Wednesday after lunch the mechanic calls and says that the top strut mount is completely rusted through, and there is no way he can put a strut in there.  This is the spot in behind the wheel well where the top part of the strut attaches to the body/frame of the van.  Of course, I am now having visions of having to purchase a new vehicle for my wife in the next few days.  Then I remember a little tidbit of information I got a couple of months ago.  In my mind this is an example of how God acts in our lives and we don't even notice it.

At that time, we had had several major storms go through in the space of a week or so, and there was some serious water on the road.  My wife had driven home from her mom's after one of these storms, and upon arriving at home told me that the "transmission light" was on, and she was afraid the transmission was failing.  Well, what it really was was the "Check Engine" light, so I took it over to the local auto parts store and had them put their code reader on it to see what was going on.  It was nothing more than an oxygen sensor.  The clerk asked if we had driven it through any water lately (which obviously my wife had during the storms) and said that this was a common thing to happen.  During our conversation he said that he had owned a couple of Grand Caravans and had really liked them, but they had a problem with strut mounts rusting through.  My ears perked up at this and I told him I had a lot of rust on one my mine, and he told me that Chrysler had so many problems with it that they had made a little kit that you could install to fix it fairly cheaply.  Well, I filed that little bit of info away for later use, little knowing that I would need it really soon.  But God did.

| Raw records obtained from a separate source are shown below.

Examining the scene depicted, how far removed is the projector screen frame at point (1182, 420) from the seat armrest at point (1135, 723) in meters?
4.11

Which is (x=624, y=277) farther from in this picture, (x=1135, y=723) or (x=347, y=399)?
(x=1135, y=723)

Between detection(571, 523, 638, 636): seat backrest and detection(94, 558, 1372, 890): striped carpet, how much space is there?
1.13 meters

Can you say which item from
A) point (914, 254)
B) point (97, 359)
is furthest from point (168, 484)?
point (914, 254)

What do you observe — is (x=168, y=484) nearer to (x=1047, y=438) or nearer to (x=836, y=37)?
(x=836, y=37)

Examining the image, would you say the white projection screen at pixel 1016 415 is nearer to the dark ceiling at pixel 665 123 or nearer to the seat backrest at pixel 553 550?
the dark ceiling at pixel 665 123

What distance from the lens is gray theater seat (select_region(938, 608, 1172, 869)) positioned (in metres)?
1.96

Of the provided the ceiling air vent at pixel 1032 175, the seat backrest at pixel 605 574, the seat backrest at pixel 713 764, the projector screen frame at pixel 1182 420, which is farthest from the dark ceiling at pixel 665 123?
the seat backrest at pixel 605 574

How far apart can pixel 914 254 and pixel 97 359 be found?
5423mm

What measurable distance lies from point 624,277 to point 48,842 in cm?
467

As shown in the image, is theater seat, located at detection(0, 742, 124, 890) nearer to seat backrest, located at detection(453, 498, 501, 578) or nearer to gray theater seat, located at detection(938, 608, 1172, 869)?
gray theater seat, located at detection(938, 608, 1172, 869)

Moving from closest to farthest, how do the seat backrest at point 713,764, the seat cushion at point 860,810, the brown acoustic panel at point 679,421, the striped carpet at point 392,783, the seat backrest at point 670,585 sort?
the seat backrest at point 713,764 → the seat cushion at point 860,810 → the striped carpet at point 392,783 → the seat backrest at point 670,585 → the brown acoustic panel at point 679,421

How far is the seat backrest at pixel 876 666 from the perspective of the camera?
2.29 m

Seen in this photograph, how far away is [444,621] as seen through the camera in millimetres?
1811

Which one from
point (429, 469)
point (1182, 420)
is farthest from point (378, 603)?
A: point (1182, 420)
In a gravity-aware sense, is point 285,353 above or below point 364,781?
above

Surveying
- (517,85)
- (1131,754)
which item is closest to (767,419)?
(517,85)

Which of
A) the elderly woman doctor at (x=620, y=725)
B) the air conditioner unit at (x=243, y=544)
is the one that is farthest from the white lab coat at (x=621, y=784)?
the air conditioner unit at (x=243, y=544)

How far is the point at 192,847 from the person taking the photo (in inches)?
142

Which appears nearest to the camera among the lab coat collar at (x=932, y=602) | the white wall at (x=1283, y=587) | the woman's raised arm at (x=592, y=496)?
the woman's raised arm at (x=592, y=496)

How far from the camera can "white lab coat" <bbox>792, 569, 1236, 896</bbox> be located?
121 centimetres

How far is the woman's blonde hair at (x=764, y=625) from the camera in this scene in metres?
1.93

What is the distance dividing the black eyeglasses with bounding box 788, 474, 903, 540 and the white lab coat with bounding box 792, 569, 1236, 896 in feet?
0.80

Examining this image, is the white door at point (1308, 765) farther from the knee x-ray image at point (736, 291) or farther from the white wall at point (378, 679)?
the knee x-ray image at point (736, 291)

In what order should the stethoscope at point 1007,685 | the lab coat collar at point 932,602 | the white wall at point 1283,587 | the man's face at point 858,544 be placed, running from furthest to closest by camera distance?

So, back to the present, I mention this to my mechanic, and he says he will look into it, and lo and behold the dealer has a kit and so he is going to go ahead and see if it will work.  A day and a half later, after installing the repair kit (which he said worked better than he though it was going to), two new struts (completely shot, fluid completely out of them), a new tie rod on one side, and $1500, my 11 year old van now rides and handles like it's almost new again!  And I'm not making another car payment for the next 4 years!

On Saturday, wife goes out to a friend's house.  She gets back around midnight, and tells me "the (power) window won't close on the passenger side door".  Well, I wasn't going to go out at midnight to try to fix it.  We have already had trouble with these windows, and the drivers side doesn't work at all, but now the other window is stuck in the full down position.  So the next day after church I get on the internet and start searching, and wouldn't you know, Chrysler has had window motor problems with their minivans for a long time as well.  Indications are that it is a problem with the brushes in the motor, but of course you can't just buy the brushes, you have to buy the whole motor.  But I also found out that if you hold the switch in the "up" position while slamming the door, the window will move.  This did, in fact, work, and I was able to get the window up from the fully down and inside the door position to where I could pull it up and help the motor.  Banging on the motor with the handle of a screwdriver helped as well, and I got the window up.  So now the van is drivable in all weather conditions, not just when there is no rain in the forecast!

All I had to spend for that one was about $3.00 for the little door panel fasteners to get the inner panel put back on.

My conclusion is that cars are a pain, but I'm glad I don't have to walk to work.